Given exercise:
Copy out every one of the records below word for word, answers included, and leave out the pictures.
------ Stored data ------
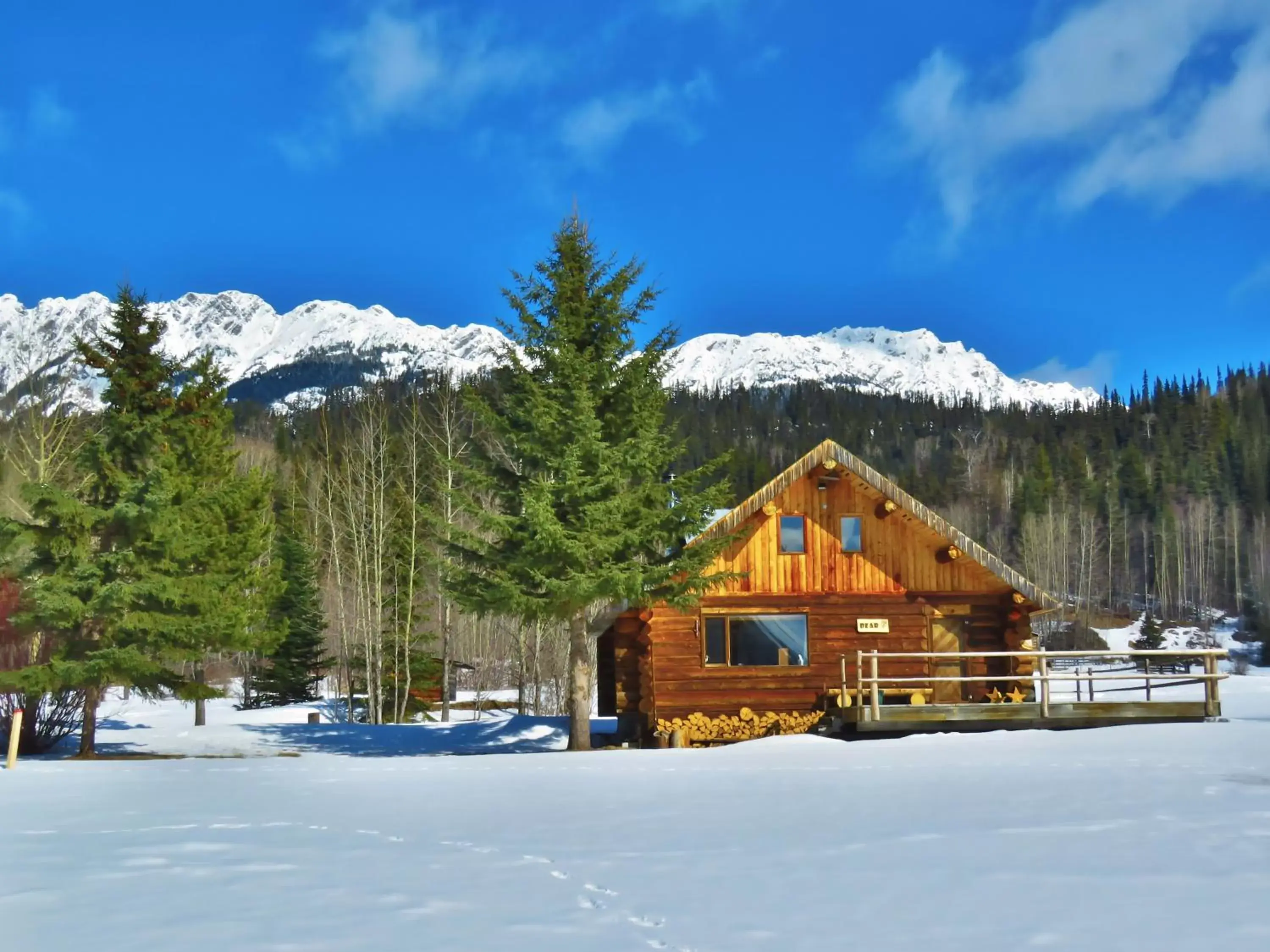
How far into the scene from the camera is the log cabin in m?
24.8

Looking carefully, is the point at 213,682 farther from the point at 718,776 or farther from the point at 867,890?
the point at 867,890

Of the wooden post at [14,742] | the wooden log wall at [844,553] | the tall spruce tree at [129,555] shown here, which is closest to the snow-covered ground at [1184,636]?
the wooden log wall at [844,553]

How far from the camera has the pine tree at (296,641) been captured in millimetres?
47219

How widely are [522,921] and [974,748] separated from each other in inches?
509

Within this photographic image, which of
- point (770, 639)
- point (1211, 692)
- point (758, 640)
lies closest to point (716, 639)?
point (758, 640)

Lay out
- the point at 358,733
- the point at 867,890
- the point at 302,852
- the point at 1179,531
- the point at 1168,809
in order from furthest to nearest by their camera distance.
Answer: the point at 1179,531 < the point at 358,733 < the point at 1168,809 < the point at 302,852 < the point at 867,890

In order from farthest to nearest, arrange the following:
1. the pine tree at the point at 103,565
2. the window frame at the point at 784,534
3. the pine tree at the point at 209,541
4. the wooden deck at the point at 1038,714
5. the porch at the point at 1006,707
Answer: the window frame at the point at 784,534, the pine tree at the point at 209,541, the pine tree at the point at 103,565, the wooden deck at the point at 1038,714, the porch at the point at 1006,707

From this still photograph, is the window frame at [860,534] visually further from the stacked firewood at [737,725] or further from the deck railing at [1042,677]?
the stacked firewood at [737,725]

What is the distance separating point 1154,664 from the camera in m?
58.0

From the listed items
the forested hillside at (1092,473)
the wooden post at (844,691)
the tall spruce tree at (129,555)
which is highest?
the forested hillside at (1092,473)

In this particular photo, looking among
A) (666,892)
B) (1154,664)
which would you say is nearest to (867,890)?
(666,892)

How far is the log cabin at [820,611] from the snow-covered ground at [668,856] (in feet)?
26.4

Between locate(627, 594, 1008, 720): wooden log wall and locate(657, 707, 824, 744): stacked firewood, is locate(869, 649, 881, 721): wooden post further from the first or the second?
locate(657, 707, 824, 744): stacked firewood

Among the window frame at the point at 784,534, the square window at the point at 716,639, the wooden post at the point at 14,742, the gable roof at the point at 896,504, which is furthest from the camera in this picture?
the window frame at the point at 784,534
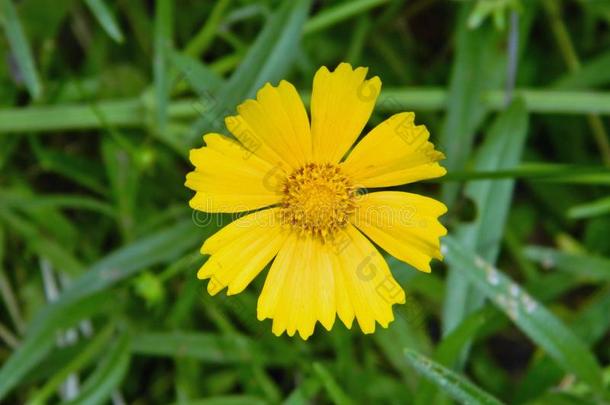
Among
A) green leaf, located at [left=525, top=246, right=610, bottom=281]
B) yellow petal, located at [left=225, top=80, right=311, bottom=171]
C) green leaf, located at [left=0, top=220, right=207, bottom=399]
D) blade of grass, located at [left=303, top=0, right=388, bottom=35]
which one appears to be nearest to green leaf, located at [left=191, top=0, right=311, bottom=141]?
blade of grass, located at [left=303, top=0, right=388, bottom=35]

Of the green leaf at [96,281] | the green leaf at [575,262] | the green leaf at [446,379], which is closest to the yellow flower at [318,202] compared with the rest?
the green leaf at [446,379]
------
Written reply:
How far into the scene from the camera is the log cabin in m?
24.8

Looking carefully, is the point at 213,682 farther from the point at 718,776 or farther from the point at 867,890?
the point at 867,890

Of the wooden post at [14,742] | the wooden log wall at [844,553] | the tall spruce tree at [129,555] shown here, which is closest to the snow-covered ground at [1184,636]?
the wooden log wall at [844,553]

How far from the camera has the pine tree at (296,641) been captured in millimetres?
47219

How widely are [522,921] and [974,748] separated from each other in inches?
509

Within this photographic image, which of
- point (770, 639)
- point (1211, 692)
- point (758, 640)
lies closest to point (716, 639)?
point (758, 640)

Lay out
- the point at 358,733
- the point at 867,890
- the point at 302,852
- the point at 1179,531
- the point at 1168,809
in order from furthest to nearest by their camera distance.
Answer: the point at 1179,531 < the point at 358,733 < the point at 1168,809 < the point at 302,852 < the point at 867,890

In order from farthest to nearest, arrange the following:
1. the pine tree at the point at 103,565
2. the window frame at the point at 784,534
3. the pine tree at the point at 209,541
4. the wooden deck at the point at 1038,714
5. the porch at the point at 1006,707
Answer: the window frame at the point at 784,534, the pine tree at the point at 209,541, the pine tree at the point at 103,565, the wooden deck at the point at 1038,714, the porch at the point at 1006,707

From this still photograph, is the window frame at [860,534] visually further from the stacked firewood at [737,725] or further from the deck railing at [1042,677]?
the stacked firewood at [737,725]

What is the distance separating point 1154,664 from the camera in m?
58.0

From the listed items
the forested hillside at (1092,473)
the wooden post at (844,691)
the tall spruce tree at (129,555)
which is highest?
the forested hillside at (1092,473)

In this particular photo, looking among
A) (666,892)
B) (1154,664)
which would you say is nearest to (867,890)?
(666,892)

How far is the log cabin at [820,611] from the snow-covered ground at [668,856] (in feet)?
26.4

Between locate(627, 594, 1008, 720): wooden log wall and locate(657, 707, 824, 744): stacked firewood, is locate(869, 649, 881, 721): wooden post further from the first or the second?
locate(657, 707, 824, 744): stacked firewood

Among the window frame at the point at 784,534, the square window at the point at 716,639, the wooden post at the point at 14,742, the gable roof at the point at 896,504, which is furthest from the camera in this picture?
the window frame at the point at 784,534
Among
A) green leaf, located at [left=525, top=246, right=610, bottom=281]
B) yellow petal, located at [left=225, top=80, right=311, bottom=171]
C) green leaf, located at [left=0, top=220, right=207, bottom=399]
D) blade of grass, located at [left=303, top=0, right=388, bottom=35]
which one appears to be nearest to green leaf, located at [left=191, top=0, right=311, bottom=141]?
blade of grass, located at [left=303, top=0, right=388, bottom=35]

Of the green leaf at [96,281] | the green leaf at [575,262] | the green leaf at [446,379], which is closest to the yellow flower at [318,202] compared with the rest?
the green leaf at [446,379]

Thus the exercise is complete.